Il partito al governo nel precedente esecutivo, il PD, aveva già intensificato la cooperazione con le autorità libiche per fermare le partenze e mettere la guardia costiera libica in grado di intercettare i migranti in acque internazionali, e di riportarli verso condizioni orribili di detenzione arbitraria in Libia. Non è ancora chiaro cosa abbiano in mente Salvini e il nuovo governo, ma vale la pena ricordare che quando l’Italia attuò, nel 2009, la sua nefasta politica di respingimento dei barconi verso la Libia, il ministro degli interni era il leghista Roberto Maroni.

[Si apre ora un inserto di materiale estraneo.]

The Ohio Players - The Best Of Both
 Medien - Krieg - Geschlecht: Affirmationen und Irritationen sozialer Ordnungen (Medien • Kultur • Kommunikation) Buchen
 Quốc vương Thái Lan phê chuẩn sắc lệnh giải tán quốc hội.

Il nuovo governo italiano si insedia in un momento in cui i partiti populisti hanno un’influenza crescente in Europa, e la sua posizione anti-immigrazione sarà indubbiamente ben accolta dall’ungherese Viktor Orban, il cui governo sta cercando, al momento, di criminalizzare il lavoro di gruppi che assistono i richiedenti asilo. Salvini ha già detto di voler lavorare con Orban, con cui ha già parlato al telefono, per “cambiare le regole” dell’Ue.

La politica migratoria di Salvini può trovare opposizione non solo da parte della vivace società civile italiana, ma anche da parte dei tribunali e delle istituzioni dell’Ue.  

Data la retorica anti-europea della Lega e del Movimento 5 stelle, e la predisposizione a condannare pesi e contrappesi istituzionali come la Corte costituzionale e il Presidente della Repubblica, c’è da temere che non si faranno molti scrupoli a farsi beffe dei limiti al loro potere.  

L’Europa dovrebbe riconoscere che l’Italia ha bisogno di maggiore sostegno per assicurare un approccio umano ai migranti e per proteggere i rifugiati ma deve anche essere disposta a insistere che il governo italiano rispetti i diritti umani.